US lawyer castigated for accepting less than 1/3 contingency fee

Thanks to Overlawyered I bring you the story of the US plaintiffs’ lawyer who has advertised for personal injury work arising out of car accidents on a 15% contingency fee basis instead of the normal 33%. The mischievous quirk of behaviour has not been particularly warmly accepted by his peers. This post looks at that story and at the  euqivalent laws in Victoria where  lawyers working no-win no-fee are not allowed to charge a percentage of the client’s winnings, but are allowed to jack up their normal rates by up to 25% in no-win no-fee cases which are “successful”.

Writing in the Connecticut Law Tribunal, Joshua Winnick says:

“First, it takes a step toward freeing the tort system from the yoke of the 33 percent contingency fee — the ‘one size fits all’ fee that plaintiffs lawyers pretty much charge all accident victims. No one can explain where the 33 percent fee came from, why it is fair or why it makes economic sense to charge 33 percent, as opposed to a lesser amount, in every case.

That 33 percent fee is the starting point for many critics of the tort system, and it is widely seen by those critics as a windfall fee.
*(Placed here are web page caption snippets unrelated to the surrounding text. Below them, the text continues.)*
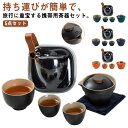 持ち運びが簡単で、旅行に重宝する携帯用茶器セット。茶碗x3、急須x1、収納バッグx1お茶を楽しむための必須アイテムがバッグに収納されており、持ち運びが簡単でどこでもお茶席気分を味わえる便利グッズ。質感のあるマットなやさしい色の陶器が上品で、食卓の中に自然と馴染みます。屋内、屋外両方でご使用いただける優れものです。 サイズ湯呑み*3+急須*1+収納バッグ*1サイズについての説明茶碗(大)：サイズ5.8*8cm 容量12ml 茶碗(小)：サイズ3.9*5.5cm 容量40ml 急須：サイズ8.7*9.1cm 容量100ml素材茶器：陶器 収納バッグ：ポリエステル、PVC色ブラック オレンジ ネイビー グリーン備考 ●サイズ詳細等の測り方はスタッフ間で統一、徹底はしておりますが、実寸は商品によって若干の誤差(1cm〜3cm )がある場合がございますので、予めご了承ください。●製造ロットにより、細部形状の違いや、同色でも色味に多少の誤差が生じます。●パッケージは改良のため予告なく仕様を変更する場合があります。▼商品の色は、撮影時の光や、お客様のモニターの色具合などにより、実際の商品と異なる場合がございます。あらかじめ、ご了承ください。▼生地の特性上、やや匂いが強く感じられるものもございます。数日のご使用や陰干しなどで気になる匂いはほとんど感じられなくなります。▼同じ商品でも生産時期により形やサイズ、カラーに多少の誤差が生じる場合もございます。▼他店舗でも在庫を共有して販売をしている為、受注後欠品となる場合もございます。予め、ご了承お願い申し上げます。▼出荷前に全て検品を行っておりますが、万が一商品に不具合があった場合は、お問い合わせフォームまたはメールよりご連絡頂けます様お願い申し上げます。速やかに対応致しますのでご安心ください。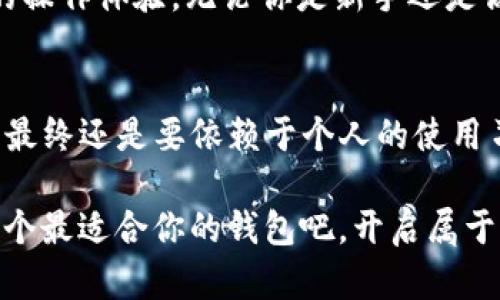 虚拟币钱包软件排行榜：你必须了解的十大优秀选择

虚拟币, 钱包软件, 排行榜/guanjianci

引言：数字资产时代的必备工具
在这个数字货币如雨后春笋般涌现的时代，虚拟币钱包成为了每个人投资和管理数字资产的必需工具。没有一款优秀的钱包软件，犹如在暴风雪中失去方向的航海者，迷失在虚拟财富的海洋之中。那么，哪些钱包软件最值得信赖、最具安全性与便捷性呢？下面我们将为你推荐十大虚拟币钱包软件，它们宛如黑暗中的明灯，为你的财富导航。

1. Coinbase钱包：简单易用的用户体验
在数字货币的世界里，Coinbase钱包可谓是初学者的不二选择。它恰似一条宁静的溪流，为用户提供了顺畅的资金存取体验。用户只需下载应用程序，通过简单的注册过程即可开始管理自己的资产。它支持多种币种，加上完善的安全保障措施，如双重认证，确保你的数字资产如同被牢笼锁紧的珍珠，难以被侵犯。

2. Binance钱包：全面支持多币种
若把币圈比作一片广袤无垠的海洋，Binance钱包就是那艘坚固的导航船，它为你的数字资产提供了强大的支持与保障。这个钱包除了支持主流货币，还允许用户存储和交易各种小众币种，开拓了投资者的视野。同时，Binance的强大生态系统也让用户在交易、学习甚至社交中感受到了无缝的体验。

3. Trust Wallet：去中心化的安全选择
在这个追求隐私的时代，Trust Wallet如同深邃的夜空，给予用户无限的自由与安全。作为以太坊社区支持的钱包，Trust Wallet支持多链操作，让用户能够在多个区块链间自如穿行。其去中心化的特性能确保用户掌控自己的私钥，给人一种“温暖的怀抱”，免去被中心化机构控制的恐惧。

4. Exodus钱包：美观与功能兼备的选择
就像一幅精美的油画，Exodus钱包在视觉体验上吸引了无数用户。它不仅界面友好，且功能齐全，支持多种货币存储与交易。Exodus的内置兑换功能宛如一个成熟的掌握者，让用户在闪烁的数字世界中轻松转换资产。此外，用户更可以随时监控自己的投资组合，直观了解市场动态。

5. Ledger Nano S：硬件钱包的安全堡垒
当谈到虚拟币的安全防护时，Ledger Nano S像是一座无懈可击的堡垒，给用户最为坚固的保护。作为硬件钱包，它将私钥存储在设备内部，远离网络风险，犹如将黄金埋藏于深山老林，安全无忧。尽管其操作相对复杂，但对于安全性有高度要求的用户而言，它无疑是一把值得信赖的金钥匙。

6. BlockFi钱包：借贷与储蓄的完美结合
在资本活跃的数字经济中，BlockFi钱包不仅仅是一个存储空间，更像是一个智慧理财顾问，它提供了借贷和利息产生的功能。用户可以通过简单的操作在钱包中存入资产，随时享受利息收益。这种双重功能宛如拥有了一个高效的金库，帮助用户在投资之余，为财富增值提供了多样可能。

7. Trezor：安全性与创新的先锋
Trezor作为硬件钱包中的佼佼者，无疑是数字资产安全性革命的先锋。除了其高安全性，Trezor还提供了丰富的功能，例如多币种支持和直观的用户界面，让用户在操作过程中宛如在一片沐浴着晨阳的田野中自由奔跑。购买Trezor，犹如选择了一辆性能卓越的跑车，让财富管理变得轻松与畅快。

8. Mycelium钱包：适合专业投资者
如果你是一位资深的投资者，Mycelium钱包无疑如同一把锋利的宝剑，帮助你在市场的暗流中精准切入。这个钱包专注于比特币，特别适用于那些认真对待安全与隐私的用户。它的众多功能，如隐私保护、机密交易，让每一次操作都如同在秘密通道中穿行，极大地保障了个人资产的安全。

9. Atomic Wallet：全方位的去中心化解决方案
Atomic Wallet像是一位能干的家庭管家，提供资产管理的一站式解决方案。它支持超过500种币种，并允许用户轻松交易、兑换。没有需要注册的账号或KYC，确保了用户的隐私安全。每当你在这个钱包中进行交易，便如同在亲密的友人之间自由交流，无需担忧外界的窃听。

10. Zengo：面向普通用户的安全选择
Zengo如同一位耐心的老师，用的方式帮助用户走出虚拟货币的迷雾。它使用生物识别技术和加密的密钥管理系统，确保用户在安全的同时，享受到便捷的操作体验。无论你是新手还是高手，Zengo都能让你在数字货币的旅程中如同在平静的水面上一帆风顺。

总结：选择适合自己的钱包软件
每一款虚拟币钱包软件都有其独特的风景，无论是简单易用的Coinbase，还是安全堡垒般的Ledger Nano S，都能满足不同用户的需求。但选择哪个钱包最终还是要依赖于个人的使用习惯、投资风格和安全要求。透过光影交错的虚拟世界掠影，让我们在数字资产的旅途上，更加智慧与勇敢。

在这个虚拟货币日益普及的场景中，了解并使用合适的钱包软件将为你的财富保驾护航。让每一次投资，如同在温暖阳光下畅快呼吸，轻松又自在。寻找那个最适合你的钱包吧，开启属于你的数字财富新篇章！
Making a lower contingency fee the centerpiece of an ad campaign, albeit just for car accident victims, educates consumers about the standard fee and how a lower contingency fee can benefit them, by putting more of the net recovery in their pocket. My ad could lead to a new practice of negotiating fees on a case-by-case basis, taking into account whether liability is an issue or not, whether the claim is likely to settle without filing a lawsuit and whether substantial legal work will be required.”

Contingency fees are not allowed in Australia. They are percentages of the client’s recovery which are payable to the lawyer. We allow no-win no-fee costs agreements, but the reward to the lawyer taking the risk of financing an uncertain case is a chance to charge higher fees than usual. If a Victorian lawyer usually charges $300 per hour, for example, he gets nothing if there is no “successful outcome” but $375 per hour if there is. One is not necessarily more client friendly than the other. A solicitor charging $375 an hour may render fees of $12,000 in a case where the client only wins $6,000, whereas the same solicitor on a 33% contingency fee would recover only $2,000.

Here, similar issues arise in relation to uplift fees allowable as arise in relation to contingency fees in America. A lawyer working no-win no-fee can charge a premium of “up to” 25% on his or her normal fees if they win. Most cases settle of course, and so “win” cannot mean “get judgment for the plaintiff”. Many conditional fee agreements (statutory language for “no win no fee”) define “win” as a settlement offer which is reasonable in the lawyer’s opinion. Disputes often arise when lawyers tell their clients that they should accept what they regard as a reasonable settlement offer, and then when instructed to reject it, demand payment of their fees to date and/or the future costs of the trial as a condition of acting further. The lawyer might say that a very low settlement offer, perhaps about the amount of the costs with no element of compensation, is a reasonable one because the lawyer has discovered during the pre-trial processes that the case was not as good as originally thought.

Furthermore, I have never seen a conditional costs agreement specify anything less than the maximum 25% uplift (well, with one exception). But the Legal Profession Act, 2004 suggests that the extent of the uplift must be justifiable. Section 3.4.14 says “If a costs agreement involves an uplift fee, the law practice must disclose to the client in writing, before entering the agreement, the law practice’s usual fees, the uplift fee (expressed as a percentage of those fees) and reasons why the uplift fee is warranted.”

Presumably the uplift must be warranted by a degree of risk of not recovering legal costs taken on by the firm. “No win no fee” does not mean “No win no outlay” because losers in litigation often have to pay the other side’s costs. The greater the risk the firm suggests is present, the less likely it may be to get the work, since the risk of the client having to pay out costs to the other side is also increased. I will be interested to see some examples of what plaintiffs’ firms are saying in their disclosures, and how much diversity there is in the uplift fees being charged under the new Act.